XLI Havia na sala grande obscuridade e um silêncio profundo.
Parando, até habituar a vista àquela pouca luz, Margarida chamou, a meia voz, a mulher, a quem ela e sua irmã pagavam para tratar do doente.
Ninguém lhe respondeu.
- Pois teria a crueldade de o deixar assim, neste estado! - pensou Margarida.
E apertava-se-lhe o coração só com a lembrança de tal abandono.
- Maria! - repetiu, elevando a voz.
O mesmo silêncio em resposta.
- Só! coitado!... Só! Que coração o desta gente, meu Deus!
E, com as lágrimas nos olhos, encaminhou-se para a alcova.

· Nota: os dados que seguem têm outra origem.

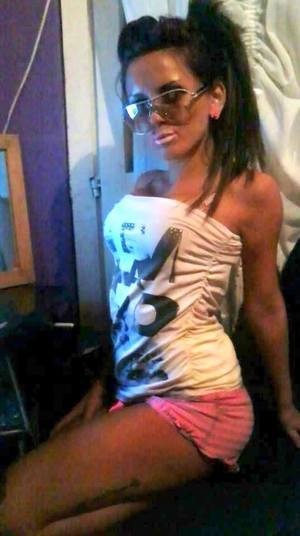 Looking for girls down to fuck? Ivette from California is your girl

Guiava-a o respirar ansioso do enfermo. Mais acostumada já à obscuridade da sala, conseguiu Margarida aproximar-se do leito, em que ele jazia.
Com a solicitude de filha, inclinou-se a observar o estado do pobre velho; e dando às suas palavras aquela inflexão carinhosa, que é o segredo sabido das mulheres ao velarem por um doente estremecido, disse-lhe, unido quase o rosto ao rosto macilento do moribundo:
- Deixaram-no aqui só? Como se sente? Dormia talvez, e eu vim acordá-lo.
E, ao examinar-lhe assim de perto as feições, estremecia de susto.
Naquela palidez, naquele olhar, no movimento dos lábios entreabertos, havia de facto uma significação de assustar.
- Então não se acha melhor? - repetiu Margarida no mesmo tom de voz e limpando-lhe compassiva a fronte, da qual um suor frio corria em abundância.
O velho volveu para ela um olhar que, apesar de amortecido, reflectia ainda bem evidente a mais viva expressão do seu entranhado afecto e, por um movimento de cabeça, respondeu negativamente à pergunta.
- Coitado! - prosseguia Margarida, ajeitando-lhe a roupa do leito. - Padece muito, não padece?
O doente moveu os lábios como para articular algumas palavras, mas tão sumido lhe saía já o som, que não se podia distinguir dum suspiro.